After a month of observations, starting with visible-light telescopes' first sighting of SN 2023ixf, Fermi was unable to detect gamma rays.

Challenges and future research

“Unfortunately, not seeing gamma rays does not mean that there are no cosmic rays,” said co-author Mathieu Renaud, an astrophysicist at the Montpellier Laboratory of the Universe and Particles, part of the National Center for Scientific Research in France. “We have to revise all fundamental hypotheses regarding acceleration mechanisms and environmental conditions in order to convert the absence of gamma rays into an upper limit for cosmic ray production.”

The researchers suggest some scenarios that may have affected Fermi's ability to see gamma rays from the event, such as the way the explosion distributed debris and the density of material surrounding the star.
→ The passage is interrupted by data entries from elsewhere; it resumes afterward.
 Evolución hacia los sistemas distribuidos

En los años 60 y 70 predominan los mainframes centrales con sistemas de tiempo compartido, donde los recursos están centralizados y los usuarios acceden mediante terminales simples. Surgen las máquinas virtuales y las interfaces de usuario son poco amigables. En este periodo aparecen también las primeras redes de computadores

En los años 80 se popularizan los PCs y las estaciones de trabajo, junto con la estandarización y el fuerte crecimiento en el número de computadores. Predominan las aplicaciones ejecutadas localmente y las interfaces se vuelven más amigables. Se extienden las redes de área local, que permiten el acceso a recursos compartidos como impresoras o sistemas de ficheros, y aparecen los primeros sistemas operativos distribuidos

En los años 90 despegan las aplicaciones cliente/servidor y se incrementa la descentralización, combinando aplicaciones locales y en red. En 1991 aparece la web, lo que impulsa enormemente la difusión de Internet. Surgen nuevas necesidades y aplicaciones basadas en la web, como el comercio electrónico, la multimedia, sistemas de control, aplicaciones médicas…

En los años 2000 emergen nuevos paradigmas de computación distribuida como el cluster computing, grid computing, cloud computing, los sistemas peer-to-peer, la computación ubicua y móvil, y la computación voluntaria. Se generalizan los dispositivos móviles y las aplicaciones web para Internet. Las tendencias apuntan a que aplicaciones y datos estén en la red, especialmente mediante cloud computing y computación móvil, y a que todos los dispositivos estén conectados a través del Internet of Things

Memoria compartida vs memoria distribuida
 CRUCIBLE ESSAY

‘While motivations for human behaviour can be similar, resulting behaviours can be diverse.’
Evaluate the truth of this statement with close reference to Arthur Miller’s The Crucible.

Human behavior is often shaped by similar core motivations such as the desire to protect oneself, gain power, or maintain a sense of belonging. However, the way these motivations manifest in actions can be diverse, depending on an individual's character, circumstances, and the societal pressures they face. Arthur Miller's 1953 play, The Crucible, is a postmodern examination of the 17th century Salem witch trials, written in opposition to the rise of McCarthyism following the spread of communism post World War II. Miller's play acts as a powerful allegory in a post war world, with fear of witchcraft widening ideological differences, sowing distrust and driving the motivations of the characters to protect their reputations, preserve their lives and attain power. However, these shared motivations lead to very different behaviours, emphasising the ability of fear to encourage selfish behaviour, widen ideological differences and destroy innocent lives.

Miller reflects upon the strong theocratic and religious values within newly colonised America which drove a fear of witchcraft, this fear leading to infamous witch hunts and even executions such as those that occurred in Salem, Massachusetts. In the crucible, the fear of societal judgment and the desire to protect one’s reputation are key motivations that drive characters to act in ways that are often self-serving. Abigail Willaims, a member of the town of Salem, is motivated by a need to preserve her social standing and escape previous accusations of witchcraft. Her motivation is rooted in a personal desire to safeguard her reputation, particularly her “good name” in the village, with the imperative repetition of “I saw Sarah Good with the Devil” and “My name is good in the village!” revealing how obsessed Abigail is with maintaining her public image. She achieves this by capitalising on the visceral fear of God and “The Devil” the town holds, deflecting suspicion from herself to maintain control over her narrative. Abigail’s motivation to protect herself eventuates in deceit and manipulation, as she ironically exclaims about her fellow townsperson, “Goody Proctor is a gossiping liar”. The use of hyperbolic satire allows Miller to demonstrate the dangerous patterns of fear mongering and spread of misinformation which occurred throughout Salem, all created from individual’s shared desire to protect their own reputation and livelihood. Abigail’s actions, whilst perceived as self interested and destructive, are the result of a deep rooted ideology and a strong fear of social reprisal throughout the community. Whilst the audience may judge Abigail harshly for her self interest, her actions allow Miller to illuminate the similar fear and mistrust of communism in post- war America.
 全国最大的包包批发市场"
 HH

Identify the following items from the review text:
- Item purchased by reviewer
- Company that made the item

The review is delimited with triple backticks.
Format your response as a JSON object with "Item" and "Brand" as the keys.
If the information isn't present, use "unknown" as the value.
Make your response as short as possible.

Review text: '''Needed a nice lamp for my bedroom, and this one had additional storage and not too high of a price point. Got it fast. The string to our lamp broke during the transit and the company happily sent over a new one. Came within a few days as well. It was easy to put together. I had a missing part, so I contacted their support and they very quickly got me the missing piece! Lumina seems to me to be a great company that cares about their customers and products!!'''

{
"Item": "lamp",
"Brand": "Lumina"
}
Fermi observations provide the first opportunity to study conditions immediately after a supernova explosion. Additional observations of SN 2023ixf at other wavelengths, new simulations and models based on this event, and future studies of other young supernovae will help astronomers get to the mysterious sources of cosmic rays in the universe.

Fermi is an astrophysics and particle physics partnership managed by Goddard. Fermi was developed in collaboration with the US Department of Energy, and with important contributions from academic institutions and partners in France, Germany, Italy, Japan, Sweden and the United States.